Life insurance can play several financial roles. Chief among them is to help cover financial obligations in the event of a spouse’s death. Life insurance is often a key element of a divorce agreement, in that it helps protect against the loss of alimony income or child support should your former spouse die prematurely. If you own a policy underwritten while you were married, be sure to review and update your beneficiary information.

Depending upon the type of financial product and the state you live in, a divorce may not automatically remove your ex-spouse as a beneficiary. You may want to consider changing beneficiary designations after a divorce, especially if you remarry.
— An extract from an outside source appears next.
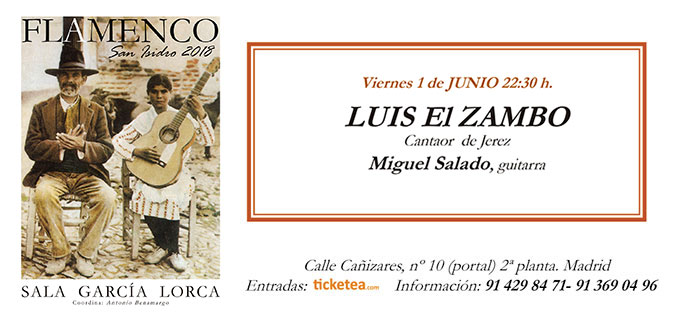 Tarjeta Luis el Zambo San Isidro Flamenco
If you forget to change the beneficiary on your life insurance or annuity, your new spouse might not receive those assets even if your will states you want everything to go to them.

Disability insurance

If you or your ex-spouse were unable to work because of illness or injury, it could impact you both. If you were to become disabled, you’d need to find a way to pay your routine expenses, such as your mortgage, phone bill, loan payments, etc. — disability insurance can help with that. If your ex-spouse pays you alimony or child support and they were to become disabled, that could significantly impact your finances as well. Make sure you have adequate income protection for yourself; in addition, you may want to request that your ex-spouse maintain a policy too as part of your divorce agreement.

Health insurance

Health coverage for your children is a typical element of any divorce agreement. If you’re required to cover your children and they’re currently covered by your former spouse’s employer group plan, you may want to contact the employer to continue coverage under COBRA. If you have an individual policy, you may need to add your children to the policy. Whatever your situation may be, make sure you’re not duplicating coverage for your children.

Divorce can be a stressful time in your life, but taking the right steps to protect your financial future can increase your happiness. Our research shows that solid long-term financial habits can have up to a 30% greater influence on an individual’s happiness and confidence than income.1 By reviewing your insurance coverage and making any necessary changes, you can help set yourself up for a more confident next chapter.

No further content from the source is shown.